How about one of those anti fatigue mats you get at the home depot. They are made for all day standing on and are thick heavy bouncy rubber. Cheap enough too...maybe $15-$20.


----------



## MaryLynn (Sep 8, 2012)

I have looked into these and one other brand (can't remember what it was called, but it was made out of the stuff fireman's suits are made out of), but I haven't bought one yet because I am wary that my dogs will still eat it, and I am in the same boat as you HORRIBLE shipping to canada!


----------



## Arcticfox (Dec 12, 2011)

fantastic poodle:

I checked out home depot's website, the only mat I could find is only about 1/4" thick - Tesla could get her jaws around that in no time.
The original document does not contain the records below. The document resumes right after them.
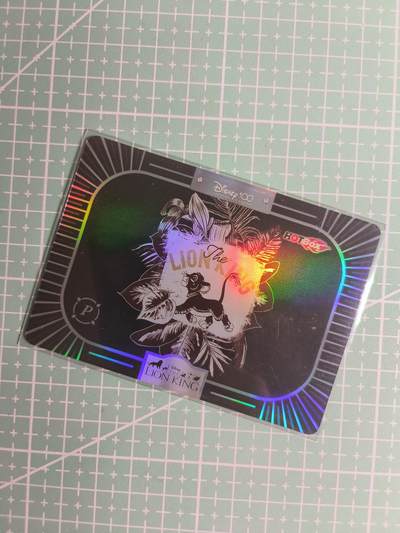 迪士尼正版—卡卡沃荣誉发行《狮子王》 - 迪士尼正版—卡卡沃荣誉发行《狮子王》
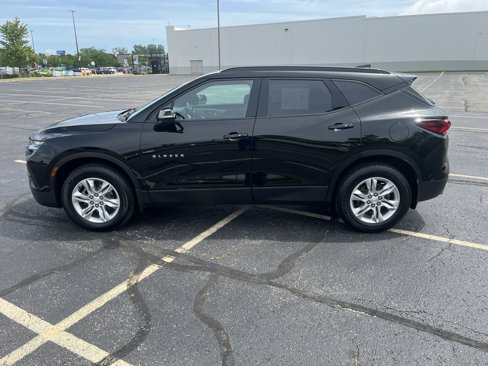 Used 2021 Chevrolet Blazer LT image 3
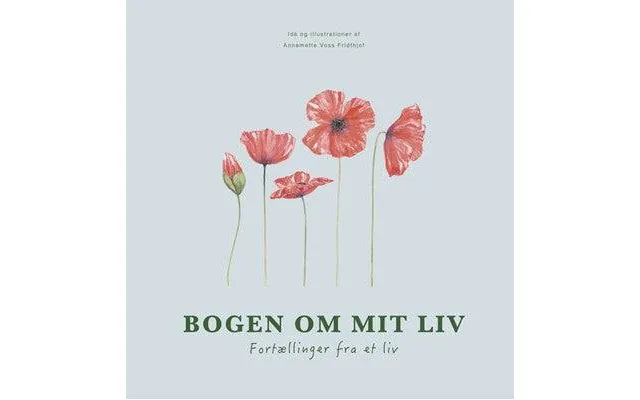 Bogen Om Mit Liv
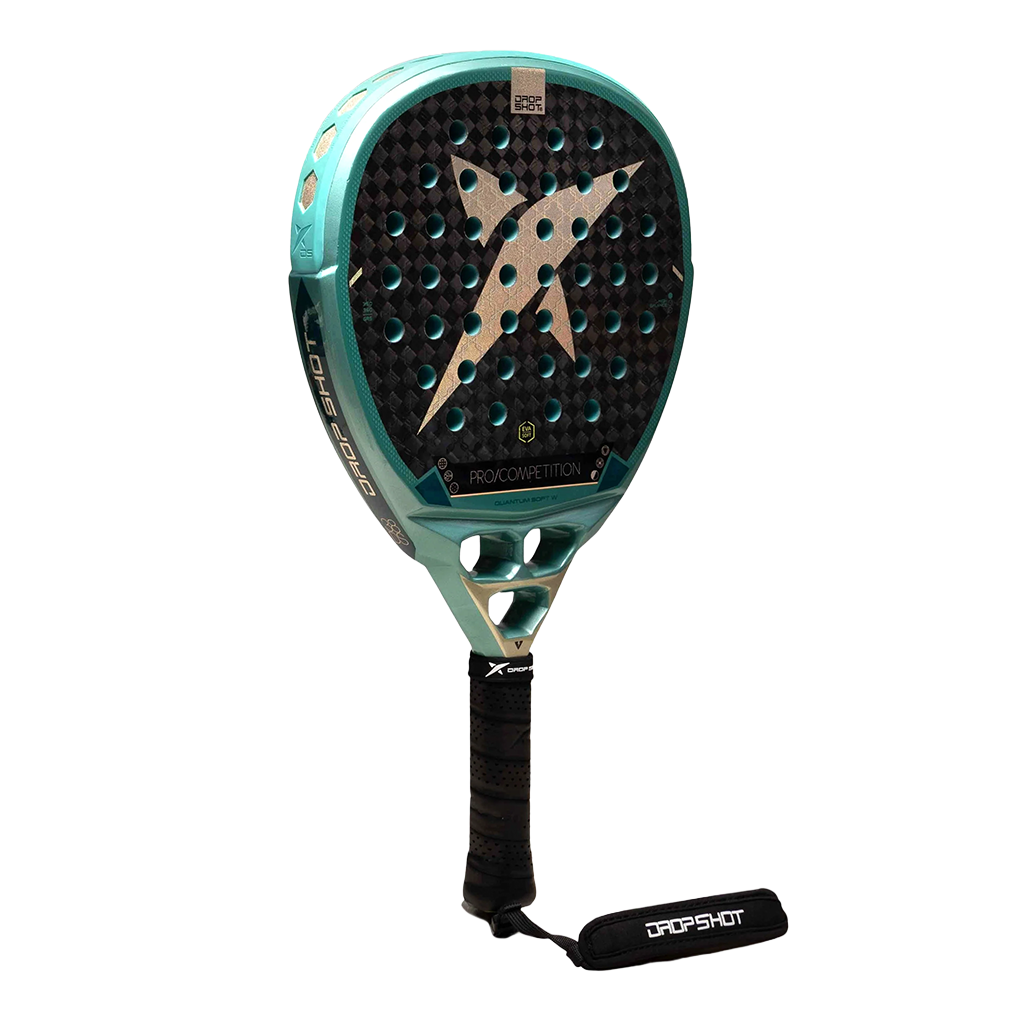 Padel Schläger Drop Shot Quantum Soft Frauen 2026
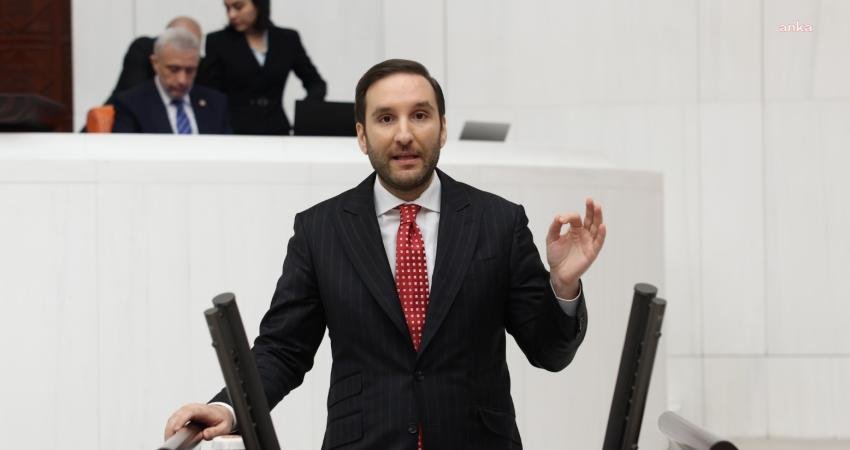 CHP Adana Milletvekili Bilal Bilici, Avrupa'ya seyahat etmek isteyen vatandaşların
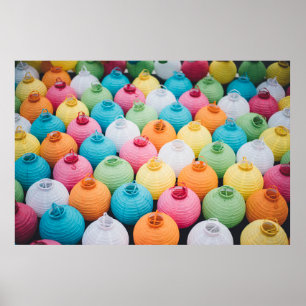 Zwergleuchter Poster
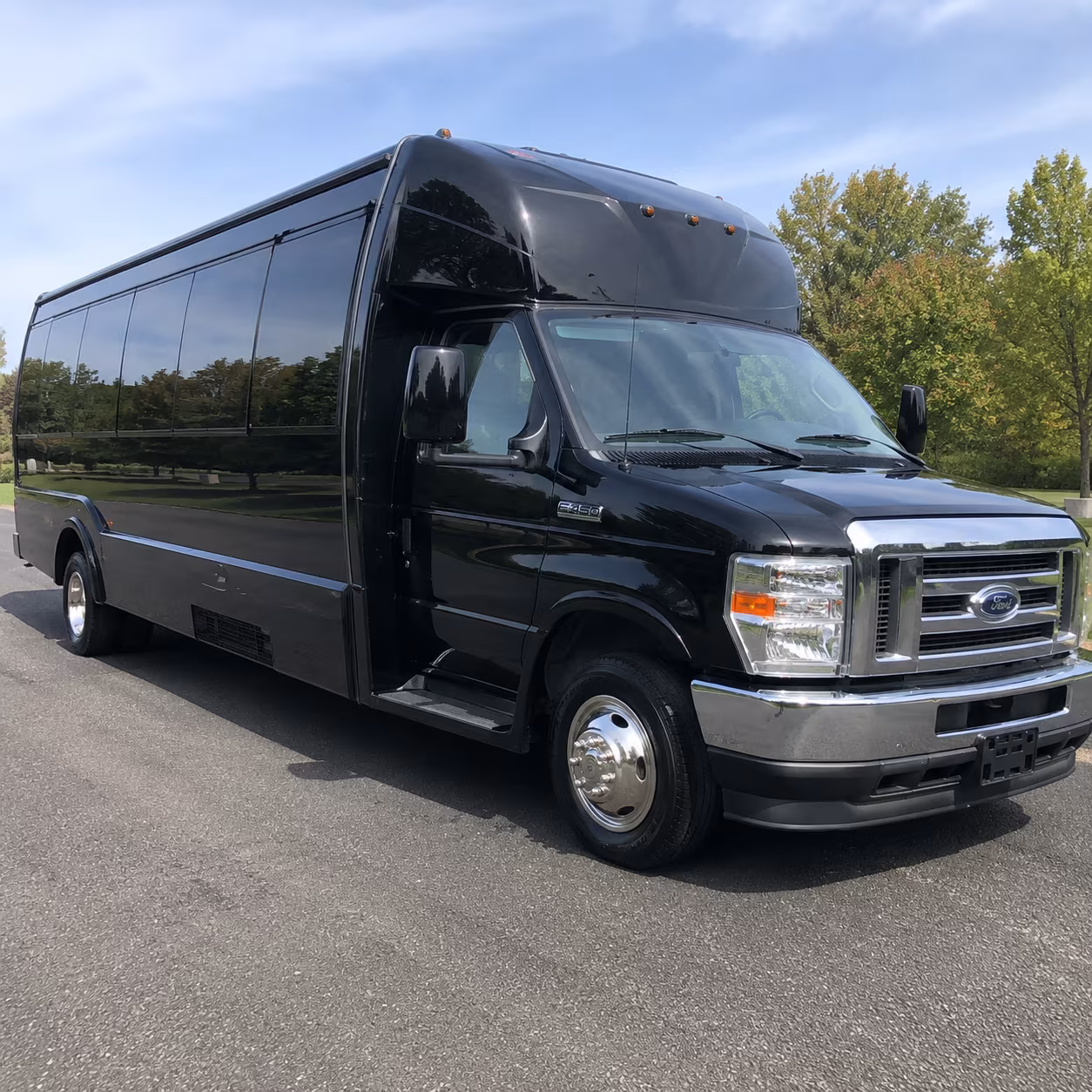 Jacksonville Wedding Transportation pickup coordination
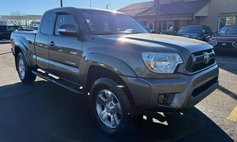 2012 Toyota Tacoma V6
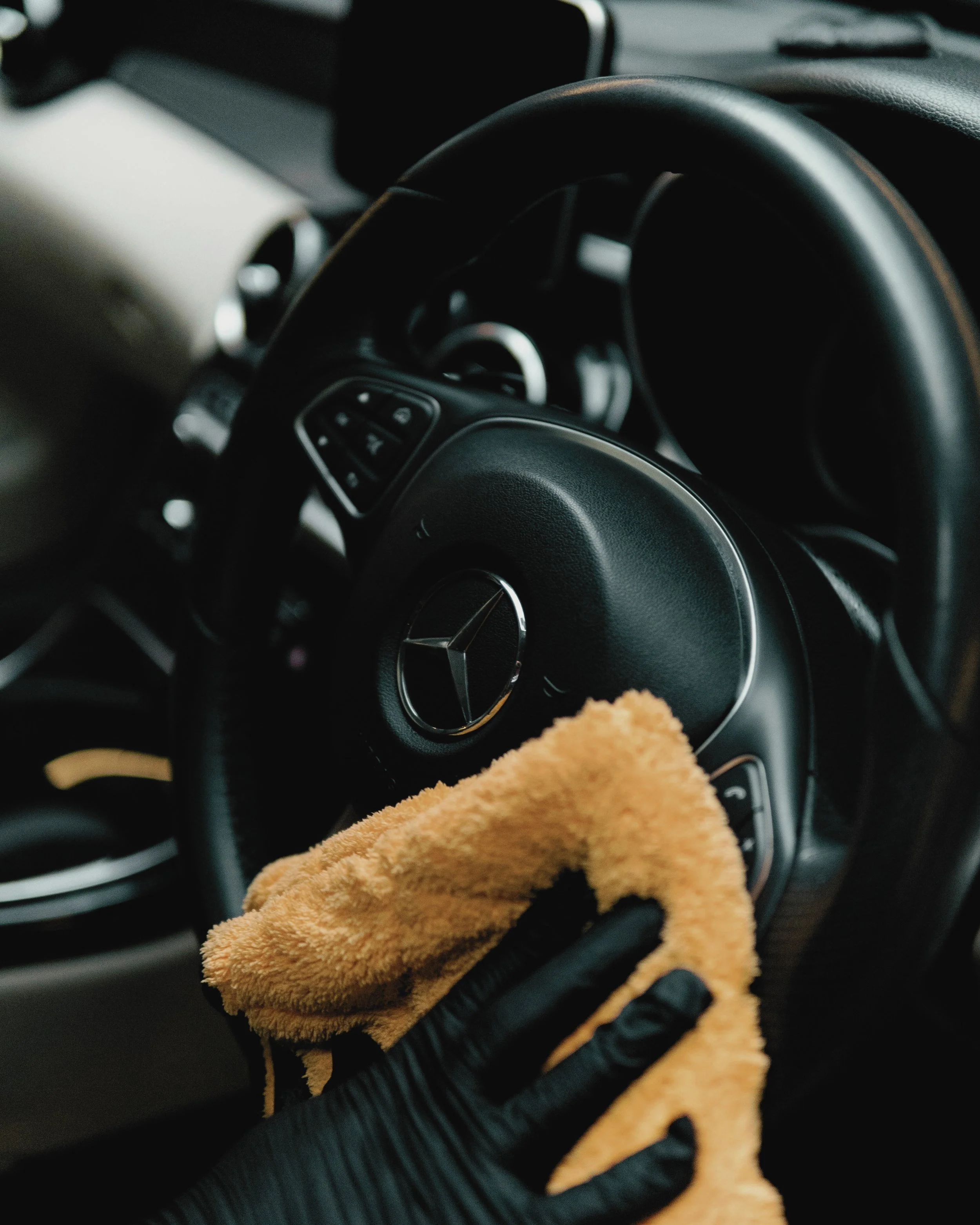 Detailing mistakes to avoid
Plus it's 43" x 87" and I have no idea how I can cut a thich rubber mat down to size. 

MaryLynn:

I'm worried about it, too, but it looks like they now make the mats with tie downs at the corners so you can secure it to the crate and the dog wont be able to get at them. I shot the guy an email last night and he told me that it's $22 shipping to Canada, which I suppose is reasonable considering that some other place wanted to charge me over $100 shipping for a $70 product. I don't know if I want to deal with the hassel of getting a replacement if it doesn't hold up though :/


----------



## fantastic poodle (Sep 8, 2012)

The one I used was over an inch thick and about the size of large door matt. Maybe they dont sell them anymore. It was nearly chew proof...and by that I mean it would last a chewer about 2 months.


----------



## MaryLynn (Sep 8, 2012)

Yeah, I'm not worried about the shipping to me, I'm worried about replacements should it happen to not hold up-then I'd have to ship it back, pay for that, probably pay the shipping for a new one...

What's the deal with Canada anyways? We can't even get free-super saver shipping from Amazon.com anymore, just .ca (and .ca has like 1/4 of the products available one it).

None of the dog food sites ship dog food (which costs less than half of what it does here) for less than what it costs to buy the food in Canada.

Why can't we have all of these great products at reasonable prices 

end rant, sorry guys lol


----------



## Doggroomer812 (May 4, 2011)

*Primo pads*

I love Primo Pads! they are pricey, but worth it. My mega-bedding-chewer has had hers over 3 years, and the only damage is a small area where the outer vinyl chipped off from her 'digging' in it. They are so easy to clean, and don't retain any smell. 

Try to find a large AKC show, cluster show, or national specialty... there is usually a Primo Pad vendor there.


----------